What is needed ->
Reproduce every line of the listing below character for character, leaving out the pictures.

The input ->
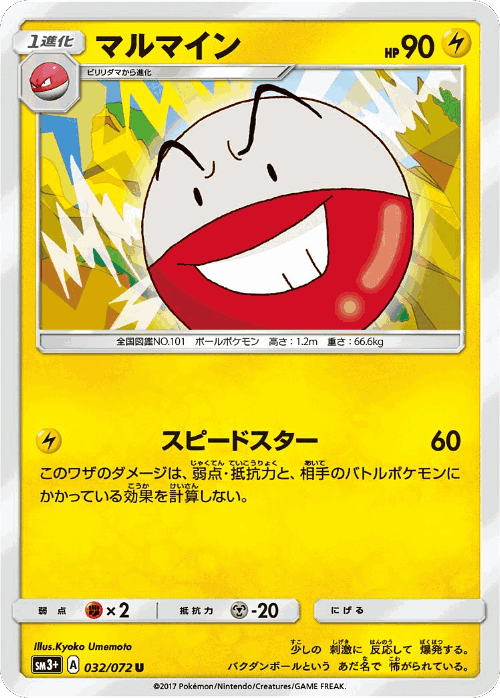 Electrode 32, Shining Legends
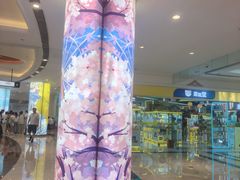 -江南环球港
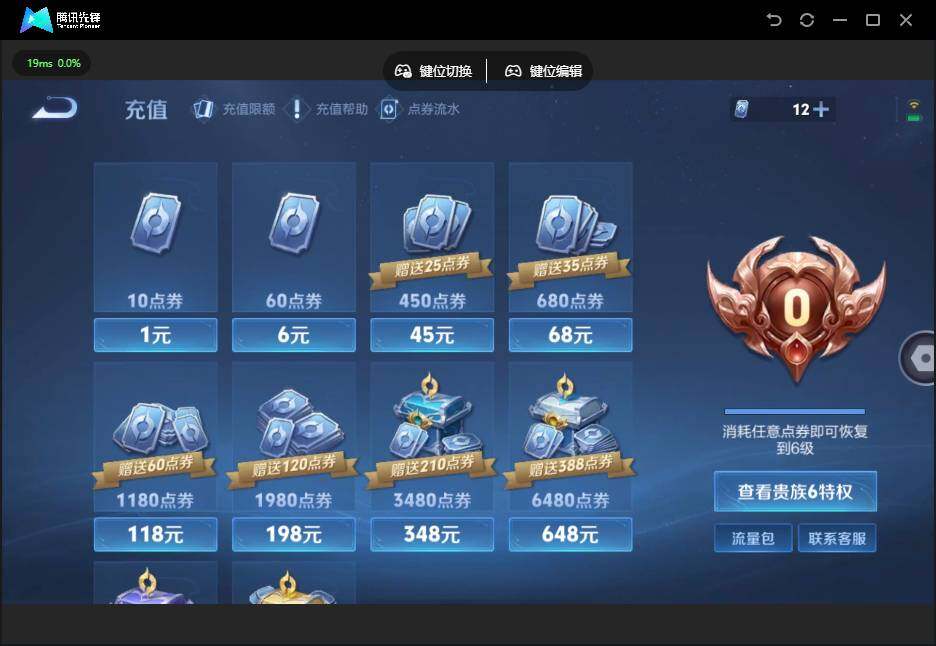 WZJZ4183305王者荣耀账号详情图12 WZJZ4183305王者荣耀账号详情图12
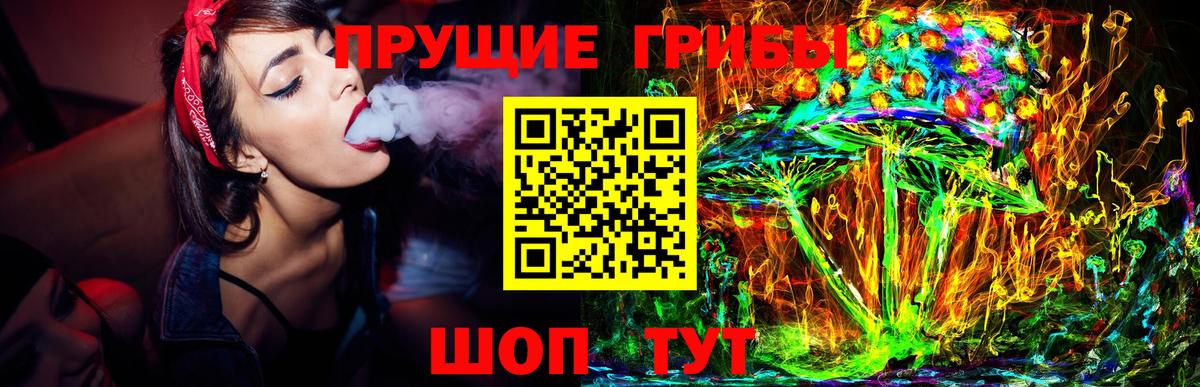 Псилоцибиновые грибы Magic Shrooms Аксай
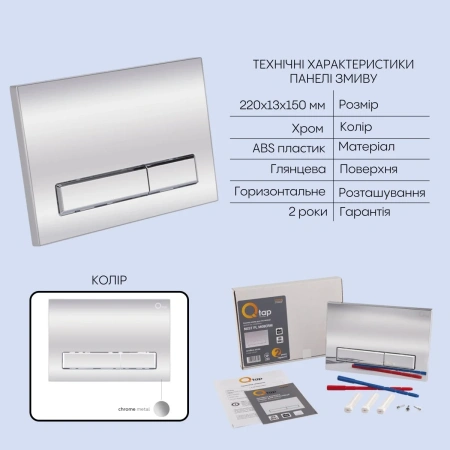 Готове рішення Qtap для ванної кімнати: підвісний унітаз Swan Ultra Quiet 520x360x320 + комплект інсталяції Nest 4 в 1 (лінійна клавіша Chrome)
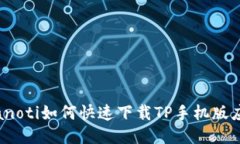 bianoti如何快速下载TP手机版应用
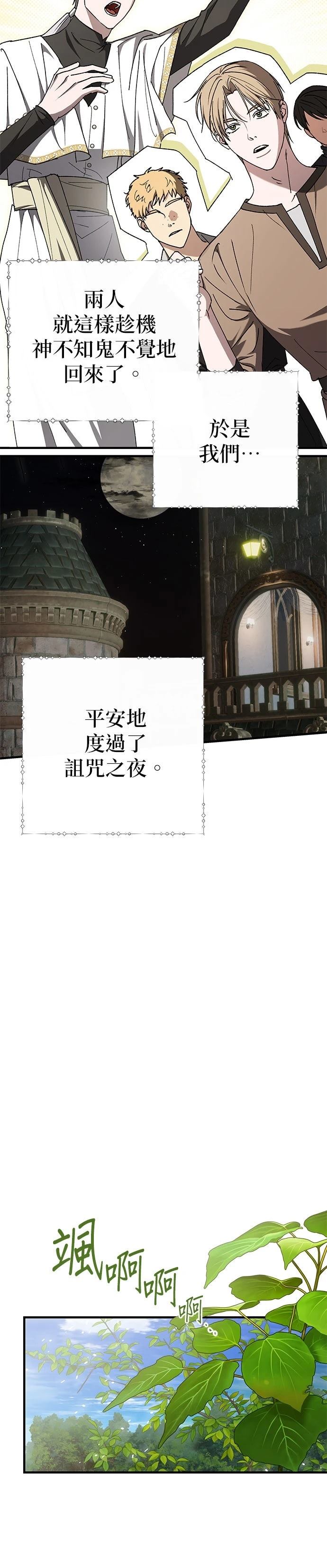 第29话15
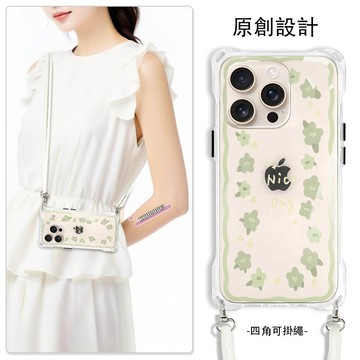 綠色碎花 雙鉤 斜背手機殼 iPhone16 15 14 13 12 XS 手機掛繩 斜背手機殼 側背手機殼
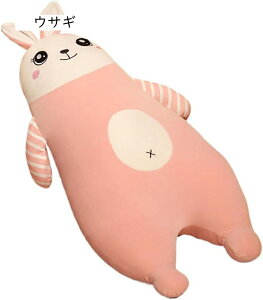 T  ʂ  q̂߂̃Mtg YQ  \tg \t@ Ƃ̑ u X CeA ߋ ̎q 75cm v[g jp ϋv wWJ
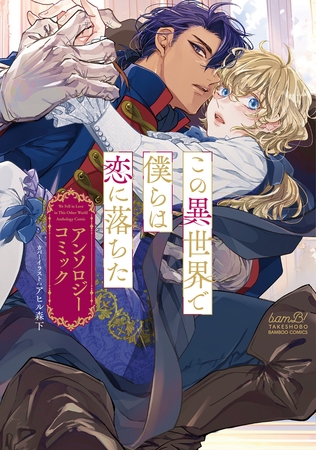 【期間限定　試し読み増量版】この異世界で僕らは恋に落ちた　アンソロジーコミック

Output below ->
 Electrode 32, Shining Legends
 -江南环球港
 WZJZ4183305王者荣耀账号详情图12 WZJZ4183305王者荣耀账号详情图12
 Псилоцибиновые грибы Magic Shrooms Аксай
 Готове рішення Qtap для ванної кімнати: підвісний унітаз Swan Ultra Quiet 520x360x320 + комплект інсталяції Nest 4 в 1 (лінійна клавіша Chrome)
 bianoti如何快速下载TP手机版应用
 第29话15
 綠色碎花 雙鉤 斜背手機殼 iPhone16 15 14 13 12 XS 手機掛繩 斜背手機殼 側背手機殼
 T  ʂ  q̂߂̃Mtg YQ  \tg \t@ Ƃ̑ u X CeA ߋ ̎q 75cm v[g jp ϋv wWJ
 【期間限定　試し読み増量版】この異世界で僕らは恋に落ちた　アンソロジーコミック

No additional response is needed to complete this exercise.